Sunyi yang kini menjadi suasana favoritnya. Kesendirian yang bahkan menjadi lingkaran tak sempurna hidupnya. Namun, ia berusaha untuk membuat lingkaran yang sempurna dalam hidupnya.

Tiga puluh menit setelah kepergian mereka, Raja tidak merubah posisinya. Hanya menatap kosong pada pintu dan pikirannya yang merasa lelah.

Drrrrr

Ponselnya bergetar dan nada dering dari ponsel membuat ia tersentak kaget. Segera ia cabut earphone ditelinganya dengan cepat. Lalu, menatap layar ponselnya. Nomor yang tidak dikenal membuat Raja enggan mengangkatnya. Segera ia tolak dengan cepat. Namun, nomor itu terus menelepon dan mengganggu. Akhirnya Raja pasrah dan mengangkatnya.

"Halo?" Raja segera memasang kembali earphone ketika ia mendengar sebuah suara dari lubang earphone sembari beranjak pergi ke kasurnya.

Langkahnya terhenti mendengar sebuah kalimat demi kalimat yang diucapkan dari penelepon. Matanya terbelalak tak percaya. Dadanya sedikit terasa sesak. Tangannya mulai memegang dada dengan keras. Nafasnya mulai tak beraturan, ada rasa amarah dan sedih yang menyelimuti dirinya. Namun begitu, Raja tak memasang ekspresi sesuai rasanya. Yang ia tunjukkan tetap wajah yang datar sedikit lesu dengan bibir gemetar dan lidahnya terasa kelu.

*****

Raja terbangun dari mimpi buruknya. Mimpi yang selalu menghantui dirinya sejak saat itu. Entah karena masih ada rasa bersalah atau ia dipaksa untuk merasa bersalah. Yang pasti, ia selalu menerima hal buruk darinya jika tidak menurutinya.

Napasnya terengah-engah dan keringat dingin mulai turun dari dahinya. Lagi-lagi tepat jam dua belas malam ia merasa gelisah. Dadanya seakan sesak dan segera ia mengambil obat di laci mejanya dan menelannya begitu saja. Obat sesak yang kini ia butuhkan pada saat-saat seperti ini.
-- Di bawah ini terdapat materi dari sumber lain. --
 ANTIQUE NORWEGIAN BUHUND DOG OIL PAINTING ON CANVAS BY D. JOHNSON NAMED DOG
Setelah merasa lega Raja meminum obat tidur yang biasa ia lakukan setelah meminum obat sesak.

Hatinya mulai kembali tenang dan pandangannya menatap kosong pada vas bunga tulip biru yang berada di atas meja belajarnya. Ketika menatapnya, pikirannya tertuju pada seorang gadis yang ia kenal dulu, Vyosha. Menurutnya dua-duanya adalah simbol ketenangan baginya.

*****

Jakarta, 2 Februari 2016

"Hmm, my baby," ucap Vyo dengan senyum yang lebar dengan meniru gaya Sisi.

"Gimana nih, baguskan akting gue?" Vyo hanya tersenyum dan memandangi semua orang yang berada di kantin sekolahnya.
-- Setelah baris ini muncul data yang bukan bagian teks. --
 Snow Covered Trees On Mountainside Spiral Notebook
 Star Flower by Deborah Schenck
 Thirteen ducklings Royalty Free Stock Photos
"Bagus bangett," jawab Melly dengan mengacungkan jempolnya. Semua orang hanya tertawa melihat tingkah centil gadis itu.

"Udah-udah, sekarang adegan ngasih bunga. Mana sih Digonya?" ujar Vyo kesal.

Di tengah suasana ini, tiba-tiba seorang anak lelaki datang dengan membawa bunga tulip berwarna biru.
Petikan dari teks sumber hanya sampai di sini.